TO BE DONE:
How many lines in the material below contain the word "chest"? Reply with the number only.

STORED DATA:
begin
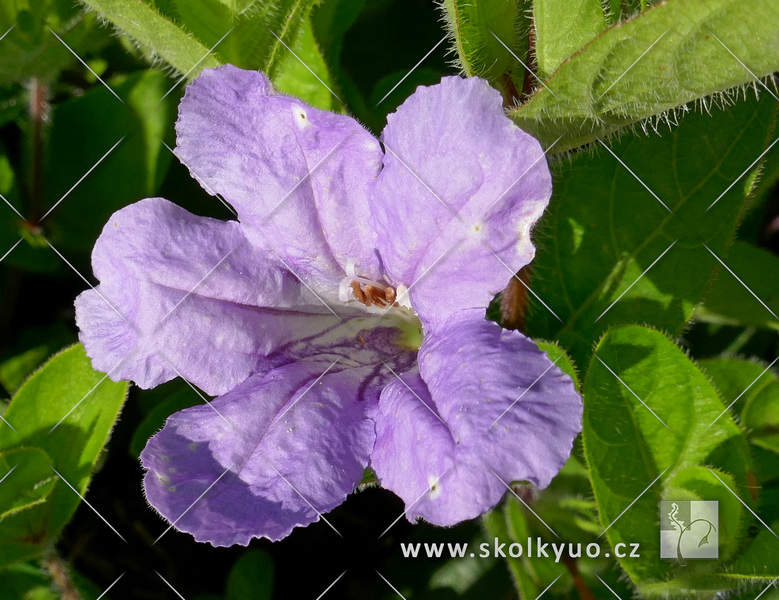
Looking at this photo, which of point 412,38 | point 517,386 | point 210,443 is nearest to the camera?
point 517,386

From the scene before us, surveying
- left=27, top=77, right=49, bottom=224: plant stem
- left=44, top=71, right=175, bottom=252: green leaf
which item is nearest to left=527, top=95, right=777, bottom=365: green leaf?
left=44, top=71, right=175, bottom=252: green leaf

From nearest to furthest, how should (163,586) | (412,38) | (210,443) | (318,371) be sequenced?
1. (210,443)
2. (318,371)
3. (163,586)
4. (412,38)

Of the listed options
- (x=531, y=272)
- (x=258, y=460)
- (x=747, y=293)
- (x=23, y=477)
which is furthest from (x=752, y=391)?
(x=23, y=477)

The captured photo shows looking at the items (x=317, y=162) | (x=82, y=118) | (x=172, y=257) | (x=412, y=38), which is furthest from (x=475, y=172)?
(x=82, y=118)

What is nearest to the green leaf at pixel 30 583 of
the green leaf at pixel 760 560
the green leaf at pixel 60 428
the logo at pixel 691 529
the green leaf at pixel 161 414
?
the green leaf at pixel 60 428

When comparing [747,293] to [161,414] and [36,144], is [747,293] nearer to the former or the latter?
[161,414]

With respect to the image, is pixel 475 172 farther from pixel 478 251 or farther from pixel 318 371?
pixel 318 371
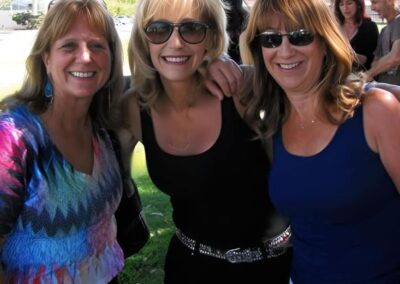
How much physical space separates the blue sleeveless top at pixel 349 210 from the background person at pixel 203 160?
414 millimetres

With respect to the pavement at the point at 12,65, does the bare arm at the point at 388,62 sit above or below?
above

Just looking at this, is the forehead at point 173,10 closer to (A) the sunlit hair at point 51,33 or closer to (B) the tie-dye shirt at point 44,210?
(A) the sunlit hair at point 51,33

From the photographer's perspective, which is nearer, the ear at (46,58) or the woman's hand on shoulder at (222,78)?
the ear at (46,58)

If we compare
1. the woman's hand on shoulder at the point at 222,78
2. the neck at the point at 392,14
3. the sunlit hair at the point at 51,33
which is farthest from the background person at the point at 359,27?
the sunlit hair at the point at 51,33

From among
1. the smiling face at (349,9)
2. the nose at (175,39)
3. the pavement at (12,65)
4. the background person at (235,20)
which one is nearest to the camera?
the nose at (175,39)

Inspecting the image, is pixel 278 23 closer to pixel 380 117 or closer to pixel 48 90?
pixel 380 117

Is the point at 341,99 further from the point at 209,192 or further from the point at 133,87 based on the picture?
the point at 133,87

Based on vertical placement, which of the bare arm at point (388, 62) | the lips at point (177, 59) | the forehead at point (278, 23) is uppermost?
the forehead at point (278, 23)

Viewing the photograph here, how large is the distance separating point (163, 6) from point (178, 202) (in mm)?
1049

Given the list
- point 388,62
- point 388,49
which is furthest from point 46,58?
point 388,49

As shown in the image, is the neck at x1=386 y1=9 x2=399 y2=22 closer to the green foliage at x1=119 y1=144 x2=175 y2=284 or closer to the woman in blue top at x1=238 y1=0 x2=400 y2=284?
the green foliage at x1=119 y1=144 x2=175 y2=284

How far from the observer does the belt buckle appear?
2.68 meters

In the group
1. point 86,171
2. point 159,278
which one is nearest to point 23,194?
point 86,171

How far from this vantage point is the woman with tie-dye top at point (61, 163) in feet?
6.98
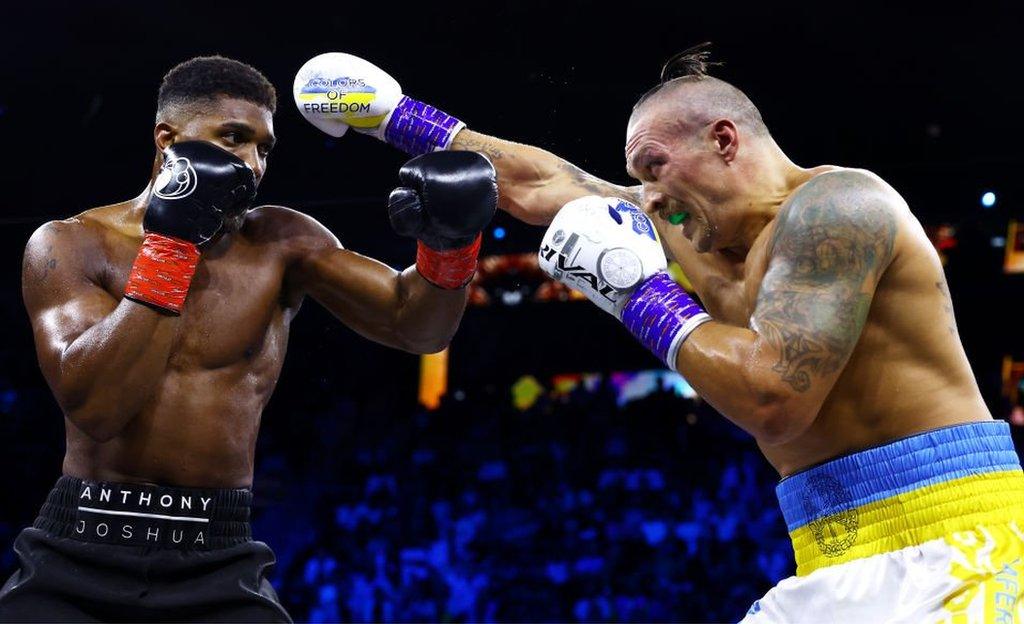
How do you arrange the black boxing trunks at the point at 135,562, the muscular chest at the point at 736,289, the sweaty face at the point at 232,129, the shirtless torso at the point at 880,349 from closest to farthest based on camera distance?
1. the shirtless torso at the point at 880,349
2. the black boxing trunks at the point at 135,562
3. the muscular chest at the point at 736,289
4. the sweaty face at the point at 232,129

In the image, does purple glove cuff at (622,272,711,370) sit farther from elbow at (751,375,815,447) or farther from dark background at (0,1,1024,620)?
dark background at (0,1,1024,620)

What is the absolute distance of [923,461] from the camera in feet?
5.99

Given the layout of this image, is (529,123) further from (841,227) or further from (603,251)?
(841,227)

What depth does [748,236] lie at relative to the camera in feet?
7.04

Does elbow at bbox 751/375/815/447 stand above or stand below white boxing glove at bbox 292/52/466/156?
below

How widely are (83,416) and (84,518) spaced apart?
198 mm

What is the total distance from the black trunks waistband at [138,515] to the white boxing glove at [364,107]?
964 mm

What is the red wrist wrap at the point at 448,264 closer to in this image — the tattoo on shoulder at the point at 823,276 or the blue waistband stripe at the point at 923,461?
the tattoo on shoulder at the point at 823,276

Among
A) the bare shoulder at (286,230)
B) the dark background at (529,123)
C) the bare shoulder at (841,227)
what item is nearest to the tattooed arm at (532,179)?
the bare shoulder at (286,230)

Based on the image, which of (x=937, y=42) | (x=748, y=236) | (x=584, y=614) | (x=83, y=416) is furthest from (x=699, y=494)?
(x=83, y=416)

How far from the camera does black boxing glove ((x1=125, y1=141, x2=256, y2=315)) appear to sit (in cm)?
198

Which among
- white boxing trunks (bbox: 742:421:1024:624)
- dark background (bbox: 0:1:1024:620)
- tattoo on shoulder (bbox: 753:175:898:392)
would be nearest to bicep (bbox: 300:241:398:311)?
tattoo on shoulder (bbox: 753:175:898:392)

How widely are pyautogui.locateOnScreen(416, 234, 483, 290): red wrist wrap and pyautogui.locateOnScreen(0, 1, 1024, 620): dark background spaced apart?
2675mm

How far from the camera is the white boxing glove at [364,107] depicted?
8.38 feet
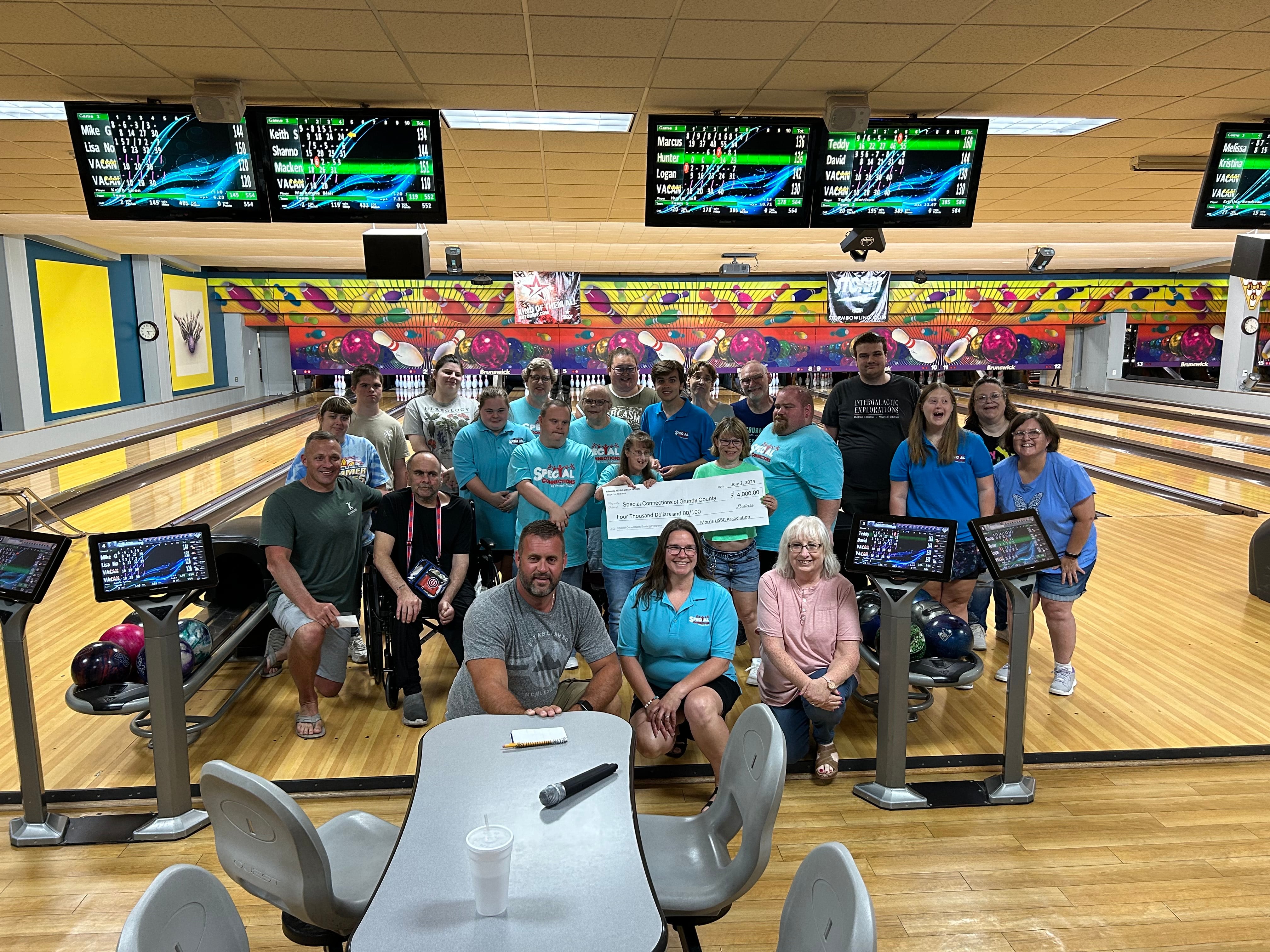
end
SOLUTION BELOW:
2